Hey everybody, guess what I’ve been busy doing the past four hours? What's that? Something related to my job, Psyclone Industrys Resource Management? Or perhaps cleaning the toilets here in my office? Nope… Both are good guesses, but both are incorrect. Instead of doing what I was hired to do I am building a bar for my office as instructed by PI’s top man, Mr. Billings.
He popped into my office and instructed, “Hey, Bartman, I was at my desk officiating the 2006 Star Wars Figurines Playoff in my office and realized that the word ‘bar’ is part of your name. Ain’t that somethin’?”
I will admit that I was very excited that he, my boss, got 3 consecutive letters of my last name correct! This is 1 more than his previous high! He had reached the B-A on several occasions and flirted with the R a couple of times, but he had never pulled it out. I was beginning to think that B-A and then some random sound was as close as I’d ever hear him say when referring to me, but he pulled it out at 12:17:29 P.M. on Friday, January 13, 2006.
He continued, “… and during the middle of a hotly contested light saber battle betwixt Ben Obi-wan Kenobi and Boba Fett I thought, ‘Hey, why doesn’t Barbar have his own bar?’ Huh? ‘He’s got a prime spot down there on the bottom floor and at the end of the day everybody's gotta walk out the frontdoor… and his office is in the women’s bathroom to boot so there’s guaranteed to be women there almost all the time…’ So I dropped my figurines in the third and deciding round and ran down to tell you that you are officially ordered to build a bar. So get to it!”

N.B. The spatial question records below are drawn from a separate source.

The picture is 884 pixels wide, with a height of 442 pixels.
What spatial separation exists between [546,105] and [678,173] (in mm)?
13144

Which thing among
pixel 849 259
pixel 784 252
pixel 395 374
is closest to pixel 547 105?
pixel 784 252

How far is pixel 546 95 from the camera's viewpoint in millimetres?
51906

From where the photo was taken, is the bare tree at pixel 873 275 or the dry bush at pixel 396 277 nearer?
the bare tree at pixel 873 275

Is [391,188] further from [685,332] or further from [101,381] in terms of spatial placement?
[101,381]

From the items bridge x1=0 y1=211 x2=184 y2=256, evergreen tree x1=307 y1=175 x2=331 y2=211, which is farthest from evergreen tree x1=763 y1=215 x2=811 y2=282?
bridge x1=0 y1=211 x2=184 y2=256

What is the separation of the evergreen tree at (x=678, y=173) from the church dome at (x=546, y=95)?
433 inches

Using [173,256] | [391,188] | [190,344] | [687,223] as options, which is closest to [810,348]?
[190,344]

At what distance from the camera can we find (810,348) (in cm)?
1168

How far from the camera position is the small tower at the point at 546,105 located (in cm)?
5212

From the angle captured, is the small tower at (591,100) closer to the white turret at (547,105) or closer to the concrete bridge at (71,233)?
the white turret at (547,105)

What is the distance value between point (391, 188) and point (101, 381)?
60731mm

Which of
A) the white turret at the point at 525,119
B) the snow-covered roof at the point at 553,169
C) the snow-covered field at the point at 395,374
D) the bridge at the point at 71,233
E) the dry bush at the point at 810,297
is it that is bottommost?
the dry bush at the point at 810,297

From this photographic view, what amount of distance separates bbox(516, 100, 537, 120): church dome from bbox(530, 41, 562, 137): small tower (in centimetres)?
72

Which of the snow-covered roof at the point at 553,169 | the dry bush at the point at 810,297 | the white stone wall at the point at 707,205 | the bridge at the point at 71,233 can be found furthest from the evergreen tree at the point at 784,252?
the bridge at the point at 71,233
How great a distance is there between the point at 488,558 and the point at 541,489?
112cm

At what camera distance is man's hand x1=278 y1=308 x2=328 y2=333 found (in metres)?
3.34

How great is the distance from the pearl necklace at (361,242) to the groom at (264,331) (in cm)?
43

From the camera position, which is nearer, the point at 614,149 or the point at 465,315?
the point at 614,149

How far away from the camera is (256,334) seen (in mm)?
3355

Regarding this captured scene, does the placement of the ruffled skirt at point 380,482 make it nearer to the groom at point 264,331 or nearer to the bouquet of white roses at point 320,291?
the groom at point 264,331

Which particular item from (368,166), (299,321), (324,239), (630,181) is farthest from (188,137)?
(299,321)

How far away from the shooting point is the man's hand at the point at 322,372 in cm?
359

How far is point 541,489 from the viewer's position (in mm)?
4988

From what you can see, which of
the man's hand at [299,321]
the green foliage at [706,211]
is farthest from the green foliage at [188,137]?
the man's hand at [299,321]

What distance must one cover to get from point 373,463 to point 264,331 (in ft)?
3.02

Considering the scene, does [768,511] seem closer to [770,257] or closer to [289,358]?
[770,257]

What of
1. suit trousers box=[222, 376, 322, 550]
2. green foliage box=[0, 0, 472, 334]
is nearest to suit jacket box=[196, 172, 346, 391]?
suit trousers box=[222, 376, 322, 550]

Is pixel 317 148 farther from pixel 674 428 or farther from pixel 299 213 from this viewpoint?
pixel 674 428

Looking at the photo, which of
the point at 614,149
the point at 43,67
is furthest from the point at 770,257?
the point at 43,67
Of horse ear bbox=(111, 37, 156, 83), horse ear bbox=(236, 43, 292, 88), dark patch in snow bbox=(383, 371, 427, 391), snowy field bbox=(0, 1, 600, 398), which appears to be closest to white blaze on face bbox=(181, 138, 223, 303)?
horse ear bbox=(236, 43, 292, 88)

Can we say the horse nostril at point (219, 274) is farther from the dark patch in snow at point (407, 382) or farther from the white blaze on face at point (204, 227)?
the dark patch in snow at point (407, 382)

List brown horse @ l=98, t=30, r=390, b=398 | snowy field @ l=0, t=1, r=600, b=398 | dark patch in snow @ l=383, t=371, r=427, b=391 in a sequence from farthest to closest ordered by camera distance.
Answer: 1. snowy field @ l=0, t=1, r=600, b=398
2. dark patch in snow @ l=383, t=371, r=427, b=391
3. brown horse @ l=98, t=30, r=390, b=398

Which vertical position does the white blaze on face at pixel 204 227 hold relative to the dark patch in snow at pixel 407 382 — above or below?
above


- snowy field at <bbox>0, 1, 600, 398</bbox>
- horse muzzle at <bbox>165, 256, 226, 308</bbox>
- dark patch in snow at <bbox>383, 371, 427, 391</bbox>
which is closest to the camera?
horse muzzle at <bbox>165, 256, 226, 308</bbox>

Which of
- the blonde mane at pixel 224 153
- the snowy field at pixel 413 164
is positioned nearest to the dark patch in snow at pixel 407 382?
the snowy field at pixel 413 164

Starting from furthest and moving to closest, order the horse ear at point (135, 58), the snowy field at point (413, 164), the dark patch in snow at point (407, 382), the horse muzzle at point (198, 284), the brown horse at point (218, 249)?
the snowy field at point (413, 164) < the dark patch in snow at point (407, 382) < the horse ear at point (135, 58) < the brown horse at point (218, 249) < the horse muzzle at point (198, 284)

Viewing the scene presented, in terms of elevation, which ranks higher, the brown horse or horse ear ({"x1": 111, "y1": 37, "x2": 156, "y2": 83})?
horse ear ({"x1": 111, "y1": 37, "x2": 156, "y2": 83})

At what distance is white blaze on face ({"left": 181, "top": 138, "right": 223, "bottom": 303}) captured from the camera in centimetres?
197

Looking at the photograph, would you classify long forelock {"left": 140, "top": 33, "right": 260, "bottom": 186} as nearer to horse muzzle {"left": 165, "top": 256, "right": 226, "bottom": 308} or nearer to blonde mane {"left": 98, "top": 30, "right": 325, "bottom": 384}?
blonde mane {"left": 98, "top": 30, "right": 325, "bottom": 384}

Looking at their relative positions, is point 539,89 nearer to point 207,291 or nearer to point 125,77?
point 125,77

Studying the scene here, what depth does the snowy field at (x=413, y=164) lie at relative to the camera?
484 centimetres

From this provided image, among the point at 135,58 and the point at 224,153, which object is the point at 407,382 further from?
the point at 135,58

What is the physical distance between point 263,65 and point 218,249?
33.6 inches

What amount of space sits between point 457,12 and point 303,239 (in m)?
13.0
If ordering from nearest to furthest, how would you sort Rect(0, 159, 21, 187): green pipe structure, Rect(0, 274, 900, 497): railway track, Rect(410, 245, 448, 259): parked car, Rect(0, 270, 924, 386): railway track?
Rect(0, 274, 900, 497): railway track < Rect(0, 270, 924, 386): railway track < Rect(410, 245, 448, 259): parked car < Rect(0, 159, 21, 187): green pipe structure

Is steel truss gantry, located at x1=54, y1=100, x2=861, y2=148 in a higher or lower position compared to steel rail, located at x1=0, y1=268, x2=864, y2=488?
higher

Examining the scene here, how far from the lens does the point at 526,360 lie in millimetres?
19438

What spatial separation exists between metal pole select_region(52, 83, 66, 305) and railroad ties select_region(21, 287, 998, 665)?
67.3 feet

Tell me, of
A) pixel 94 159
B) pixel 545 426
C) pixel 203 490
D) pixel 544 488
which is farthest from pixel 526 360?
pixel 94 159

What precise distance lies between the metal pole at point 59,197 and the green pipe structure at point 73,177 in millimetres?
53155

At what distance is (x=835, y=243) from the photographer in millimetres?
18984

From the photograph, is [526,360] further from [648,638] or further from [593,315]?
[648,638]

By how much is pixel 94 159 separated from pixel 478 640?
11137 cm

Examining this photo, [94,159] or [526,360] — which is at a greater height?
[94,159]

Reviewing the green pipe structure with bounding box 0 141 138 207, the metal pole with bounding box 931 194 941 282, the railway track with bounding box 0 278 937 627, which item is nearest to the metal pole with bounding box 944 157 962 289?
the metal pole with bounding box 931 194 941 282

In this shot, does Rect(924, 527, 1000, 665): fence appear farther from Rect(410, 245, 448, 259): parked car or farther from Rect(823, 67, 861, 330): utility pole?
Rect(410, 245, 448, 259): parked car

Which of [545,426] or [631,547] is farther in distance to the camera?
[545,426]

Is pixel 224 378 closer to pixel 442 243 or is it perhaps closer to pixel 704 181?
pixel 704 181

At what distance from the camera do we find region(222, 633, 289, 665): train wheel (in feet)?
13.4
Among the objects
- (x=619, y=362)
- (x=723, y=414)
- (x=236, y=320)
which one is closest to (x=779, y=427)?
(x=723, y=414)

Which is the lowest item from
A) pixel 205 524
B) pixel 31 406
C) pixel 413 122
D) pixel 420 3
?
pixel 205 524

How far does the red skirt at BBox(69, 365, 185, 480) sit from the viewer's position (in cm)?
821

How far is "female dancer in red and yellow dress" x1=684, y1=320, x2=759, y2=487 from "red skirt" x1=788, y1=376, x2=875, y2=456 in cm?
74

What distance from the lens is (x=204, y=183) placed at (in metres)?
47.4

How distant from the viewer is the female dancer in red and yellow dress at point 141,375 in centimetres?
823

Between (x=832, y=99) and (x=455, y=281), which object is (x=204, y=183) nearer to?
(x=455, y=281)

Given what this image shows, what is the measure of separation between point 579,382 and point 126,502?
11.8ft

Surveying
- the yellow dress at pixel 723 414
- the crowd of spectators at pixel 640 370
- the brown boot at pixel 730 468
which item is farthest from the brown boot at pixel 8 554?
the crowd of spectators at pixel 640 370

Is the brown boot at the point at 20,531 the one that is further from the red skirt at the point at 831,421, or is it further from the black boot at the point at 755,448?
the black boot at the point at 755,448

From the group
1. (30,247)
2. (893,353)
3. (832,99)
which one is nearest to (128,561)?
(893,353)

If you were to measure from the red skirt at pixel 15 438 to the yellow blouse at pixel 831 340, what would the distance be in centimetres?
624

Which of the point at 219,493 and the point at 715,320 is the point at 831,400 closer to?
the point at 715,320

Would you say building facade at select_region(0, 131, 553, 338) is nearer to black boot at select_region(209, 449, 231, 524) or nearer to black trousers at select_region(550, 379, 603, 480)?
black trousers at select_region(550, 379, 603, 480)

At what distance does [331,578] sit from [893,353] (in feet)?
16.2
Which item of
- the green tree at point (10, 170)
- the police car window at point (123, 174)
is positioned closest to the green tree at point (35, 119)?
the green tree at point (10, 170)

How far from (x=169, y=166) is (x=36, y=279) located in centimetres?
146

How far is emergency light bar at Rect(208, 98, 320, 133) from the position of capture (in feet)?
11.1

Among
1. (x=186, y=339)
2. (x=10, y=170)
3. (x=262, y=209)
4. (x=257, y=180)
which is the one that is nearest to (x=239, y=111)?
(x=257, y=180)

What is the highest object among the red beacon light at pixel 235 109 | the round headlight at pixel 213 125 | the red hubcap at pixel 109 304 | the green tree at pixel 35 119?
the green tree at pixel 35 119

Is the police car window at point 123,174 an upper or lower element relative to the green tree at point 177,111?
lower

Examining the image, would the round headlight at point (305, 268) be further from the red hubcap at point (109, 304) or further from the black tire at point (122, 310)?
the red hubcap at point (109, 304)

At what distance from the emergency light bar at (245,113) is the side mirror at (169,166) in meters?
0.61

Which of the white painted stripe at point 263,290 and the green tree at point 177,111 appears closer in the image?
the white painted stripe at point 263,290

Well, that was a lot to take in and I was unclear on several aspects. First, can we serve alcohol without a liquor license? Second, how do you build a bar (I am no Bob Vila)? And my last question, how did Boba Fett get a light saber?
After rattling off my concerns, Mr. Billings simply said, “I will leave all the bar-building plans and resource allocation to you. For Pete’s sake, do your job, Barbie! And J-S-Y-K, Boba won the light saber this morning in his wild-card matchup against Mace Windu.” With that, Mr. Billings vanished as quickly as he appeared.
And now, four hours later, I proudly sit behind my bar… At least the materials that will eventually become my bar. So far all I have acquired is a pile of wood, a power miter saw, and with the help of Mr. Billings’ frequent buyer card at Jimmy’s 4th Street Liquor, four cases of Jack Daniel and 2 cases of Jose Cuervo.
Anyway, when my bar is finished everyone at PI is invited to the grand opening. Sorry, but I don’t have a date pinpointed. I have not worked out all the kinks for a secure storage method to keep the hard liquor safe from Doc and Watergate, our janitors. They each have confided that each night before leaving work they bring a bottle of JD to Mister Spivey, the squirrel, as part of an “agreed agreement… Spivey gets the liquor and in return he doesn’t poop up the space between the walls.”